Work to be completed: Pull out every line of the listing below that contains the word "blue".

— START Recorded data —

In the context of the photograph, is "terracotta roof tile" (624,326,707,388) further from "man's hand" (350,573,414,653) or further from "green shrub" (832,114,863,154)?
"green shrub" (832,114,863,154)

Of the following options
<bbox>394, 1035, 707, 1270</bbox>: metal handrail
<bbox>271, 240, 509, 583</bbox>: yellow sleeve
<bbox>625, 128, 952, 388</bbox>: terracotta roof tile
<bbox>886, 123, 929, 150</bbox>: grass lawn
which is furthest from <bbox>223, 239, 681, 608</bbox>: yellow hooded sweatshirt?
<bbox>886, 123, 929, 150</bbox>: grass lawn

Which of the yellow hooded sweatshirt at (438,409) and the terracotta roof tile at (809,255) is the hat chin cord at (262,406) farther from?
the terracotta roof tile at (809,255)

— END Recorded data —
— START Recorded data —

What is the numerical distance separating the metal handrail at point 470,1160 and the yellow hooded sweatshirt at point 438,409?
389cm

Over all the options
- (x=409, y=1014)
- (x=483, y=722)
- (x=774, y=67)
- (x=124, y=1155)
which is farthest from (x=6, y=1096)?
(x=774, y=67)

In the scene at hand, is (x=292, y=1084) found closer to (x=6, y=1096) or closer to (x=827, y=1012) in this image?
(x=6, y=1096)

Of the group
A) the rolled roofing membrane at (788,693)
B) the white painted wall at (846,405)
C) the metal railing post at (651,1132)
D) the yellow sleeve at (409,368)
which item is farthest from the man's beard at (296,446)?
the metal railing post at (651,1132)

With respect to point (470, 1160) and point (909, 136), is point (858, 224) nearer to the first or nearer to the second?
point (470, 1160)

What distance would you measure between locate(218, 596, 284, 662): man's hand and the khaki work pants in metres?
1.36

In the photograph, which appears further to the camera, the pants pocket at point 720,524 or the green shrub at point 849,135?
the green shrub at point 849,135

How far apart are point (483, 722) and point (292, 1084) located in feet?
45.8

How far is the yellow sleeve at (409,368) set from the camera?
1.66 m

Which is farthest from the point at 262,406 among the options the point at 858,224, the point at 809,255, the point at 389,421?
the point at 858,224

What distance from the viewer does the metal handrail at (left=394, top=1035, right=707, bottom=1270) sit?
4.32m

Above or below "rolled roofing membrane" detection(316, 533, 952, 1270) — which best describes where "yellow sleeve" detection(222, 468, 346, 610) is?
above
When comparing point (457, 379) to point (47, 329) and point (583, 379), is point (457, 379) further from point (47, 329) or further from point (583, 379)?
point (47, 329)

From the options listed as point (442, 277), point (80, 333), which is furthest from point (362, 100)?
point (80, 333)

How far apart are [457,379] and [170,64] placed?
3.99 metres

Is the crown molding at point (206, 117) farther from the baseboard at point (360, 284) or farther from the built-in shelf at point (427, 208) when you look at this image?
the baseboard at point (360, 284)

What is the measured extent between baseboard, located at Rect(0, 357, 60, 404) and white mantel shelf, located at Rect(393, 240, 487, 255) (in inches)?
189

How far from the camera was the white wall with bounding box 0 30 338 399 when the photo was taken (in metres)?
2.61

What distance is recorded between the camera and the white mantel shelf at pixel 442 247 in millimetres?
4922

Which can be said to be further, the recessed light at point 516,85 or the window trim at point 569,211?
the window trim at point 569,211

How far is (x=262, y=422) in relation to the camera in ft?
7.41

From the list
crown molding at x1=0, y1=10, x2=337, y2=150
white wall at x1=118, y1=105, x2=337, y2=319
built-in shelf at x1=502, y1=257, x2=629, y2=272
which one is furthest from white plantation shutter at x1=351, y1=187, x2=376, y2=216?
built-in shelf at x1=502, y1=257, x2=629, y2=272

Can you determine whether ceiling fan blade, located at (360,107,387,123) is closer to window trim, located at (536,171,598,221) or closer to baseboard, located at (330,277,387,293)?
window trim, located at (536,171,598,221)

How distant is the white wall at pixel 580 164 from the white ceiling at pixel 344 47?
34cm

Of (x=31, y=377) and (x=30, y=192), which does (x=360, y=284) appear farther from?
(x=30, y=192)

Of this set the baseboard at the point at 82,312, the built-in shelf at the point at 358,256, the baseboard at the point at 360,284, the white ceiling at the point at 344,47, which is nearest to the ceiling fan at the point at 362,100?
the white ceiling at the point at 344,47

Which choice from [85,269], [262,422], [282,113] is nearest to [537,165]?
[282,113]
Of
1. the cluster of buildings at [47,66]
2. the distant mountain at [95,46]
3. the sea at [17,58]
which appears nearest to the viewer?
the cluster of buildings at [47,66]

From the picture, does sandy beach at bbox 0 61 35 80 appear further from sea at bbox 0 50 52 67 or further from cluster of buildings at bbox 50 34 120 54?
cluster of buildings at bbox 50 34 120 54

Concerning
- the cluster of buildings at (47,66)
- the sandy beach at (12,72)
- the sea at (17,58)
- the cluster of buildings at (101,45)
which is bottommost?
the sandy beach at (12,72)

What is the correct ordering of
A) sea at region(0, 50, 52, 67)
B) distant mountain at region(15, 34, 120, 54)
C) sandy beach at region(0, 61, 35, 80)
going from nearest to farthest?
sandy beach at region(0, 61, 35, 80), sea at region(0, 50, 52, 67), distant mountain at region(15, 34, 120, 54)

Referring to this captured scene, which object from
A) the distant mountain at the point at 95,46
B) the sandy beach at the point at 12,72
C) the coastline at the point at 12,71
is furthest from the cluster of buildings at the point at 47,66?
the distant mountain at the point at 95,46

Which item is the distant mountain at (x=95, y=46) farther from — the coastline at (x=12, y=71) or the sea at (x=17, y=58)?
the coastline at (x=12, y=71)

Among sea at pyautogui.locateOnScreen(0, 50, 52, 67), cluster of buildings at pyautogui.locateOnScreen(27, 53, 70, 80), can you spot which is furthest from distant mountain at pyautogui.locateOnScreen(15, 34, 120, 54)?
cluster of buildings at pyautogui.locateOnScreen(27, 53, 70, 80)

— END Recorded data —
— START Recorded data —

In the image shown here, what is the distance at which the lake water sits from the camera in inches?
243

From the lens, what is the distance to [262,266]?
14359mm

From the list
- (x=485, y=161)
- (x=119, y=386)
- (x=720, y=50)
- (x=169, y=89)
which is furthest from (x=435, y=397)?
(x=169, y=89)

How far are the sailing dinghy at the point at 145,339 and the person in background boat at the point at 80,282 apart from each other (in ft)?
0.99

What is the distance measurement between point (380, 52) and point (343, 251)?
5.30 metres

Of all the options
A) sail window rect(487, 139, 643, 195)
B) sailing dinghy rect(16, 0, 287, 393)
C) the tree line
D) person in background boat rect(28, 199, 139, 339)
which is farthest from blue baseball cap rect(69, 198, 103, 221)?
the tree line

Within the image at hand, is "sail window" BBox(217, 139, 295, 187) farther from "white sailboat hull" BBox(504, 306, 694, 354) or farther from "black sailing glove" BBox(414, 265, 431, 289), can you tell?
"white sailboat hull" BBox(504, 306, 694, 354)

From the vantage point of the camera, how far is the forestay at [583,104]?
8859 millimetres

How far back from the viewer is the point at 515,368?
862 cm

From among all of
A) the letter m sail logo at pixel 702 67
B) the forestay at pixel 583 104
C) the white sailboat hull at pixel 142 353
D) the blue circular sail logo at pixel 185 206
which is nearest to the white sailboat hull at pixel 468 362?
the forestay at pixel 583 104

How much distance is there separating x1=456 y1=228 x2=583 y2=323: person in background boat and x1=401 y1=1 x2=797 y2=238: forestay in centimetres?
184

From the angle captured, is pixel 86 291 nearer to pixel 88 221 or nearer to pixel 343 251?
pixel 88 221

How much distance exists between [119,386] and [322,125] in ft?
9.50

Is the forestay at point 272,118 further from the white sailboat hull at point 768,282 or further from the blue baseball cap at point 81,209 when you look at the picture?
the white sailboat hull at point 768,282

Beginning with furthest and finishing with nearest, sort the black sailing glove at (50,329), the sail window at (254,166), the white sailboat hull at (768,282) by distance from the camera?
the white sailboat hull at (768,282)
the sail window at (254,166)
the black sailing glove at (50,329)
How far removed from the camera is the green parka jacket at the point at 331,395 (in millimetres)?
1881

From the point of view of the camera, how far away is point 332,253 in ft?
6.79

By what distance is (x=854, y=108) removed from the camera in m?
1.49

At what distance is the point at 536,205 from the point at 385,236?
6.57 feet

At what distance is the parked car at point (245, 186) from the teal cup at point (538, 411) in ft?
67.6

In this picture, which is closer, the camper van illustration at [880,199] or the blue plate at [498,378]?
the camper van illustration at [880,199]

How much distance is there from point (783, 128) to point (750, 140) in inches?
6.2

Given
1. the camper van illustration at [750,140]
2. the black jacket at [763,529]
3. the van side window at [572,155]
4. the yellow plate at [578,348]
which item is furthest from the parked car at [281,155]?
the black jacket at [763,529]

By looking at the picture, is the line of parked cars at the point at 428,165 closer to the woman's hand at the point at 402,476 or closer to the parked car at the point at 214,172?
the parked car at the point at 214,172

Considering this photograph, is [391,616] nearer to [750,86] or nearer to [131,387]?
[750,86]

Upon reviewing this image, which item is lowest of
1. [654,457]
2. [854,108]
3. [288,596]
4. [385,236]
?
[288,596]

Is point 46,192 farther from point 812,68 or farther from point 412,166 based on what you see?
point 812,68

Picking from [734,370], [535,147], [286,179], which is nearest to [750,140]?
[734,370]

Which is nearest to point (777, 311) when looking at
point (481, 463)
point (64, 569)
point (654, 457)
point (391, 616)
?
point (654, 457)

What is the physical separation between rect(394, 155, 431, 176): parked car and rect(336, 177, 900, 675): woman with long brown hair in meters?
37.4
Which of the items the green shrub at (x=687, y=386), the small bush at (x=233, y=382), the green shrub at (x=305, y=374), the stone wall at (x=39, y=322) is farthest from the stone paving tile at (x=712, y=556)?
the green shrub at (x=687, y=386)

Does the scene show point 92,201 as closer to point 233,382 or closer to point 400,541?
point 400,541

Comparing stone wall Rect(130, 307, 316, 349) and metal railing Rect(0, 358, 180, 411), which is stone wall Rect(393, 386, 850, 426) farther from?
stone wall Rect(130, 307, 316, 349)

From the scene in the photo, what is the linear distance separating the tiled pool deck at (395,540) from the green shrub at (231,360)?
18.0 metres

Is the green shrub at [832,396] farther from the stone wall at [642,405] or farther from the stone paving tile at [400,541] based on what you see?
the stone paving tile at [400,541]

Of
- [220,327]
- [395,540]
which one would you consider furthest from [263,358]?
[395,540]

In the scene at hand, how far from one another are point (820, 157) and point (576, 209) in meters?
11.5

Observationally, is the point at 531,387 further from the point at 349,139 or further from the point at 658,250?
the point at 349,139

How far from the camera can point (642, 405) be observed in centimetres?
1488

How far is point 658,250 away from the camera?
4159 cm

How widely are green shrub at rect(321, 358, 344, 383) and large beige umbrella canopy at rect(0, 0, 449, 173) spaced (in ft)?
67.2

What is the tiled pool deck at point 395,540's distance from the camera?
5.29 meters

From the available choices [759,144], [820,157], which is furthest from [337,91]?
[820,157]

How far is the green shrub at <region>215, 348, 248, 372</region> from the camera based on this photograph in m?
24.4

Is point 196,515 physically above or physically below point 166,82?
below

— END Recorded data —

Expected output:
which is farthest from blue baseball cap rect(69, 198, 103, 221)?
D) the blue circular sail logo at pixel 185 206
Is the forestay at point 272,118 further from the white sailboat hull at point 768,282 or further from the blue baseball cap at point 81,209 when you look at the picture?
In this picture, which is closer, the camper van illustration at [880,199] or the blue plate at [498,378]?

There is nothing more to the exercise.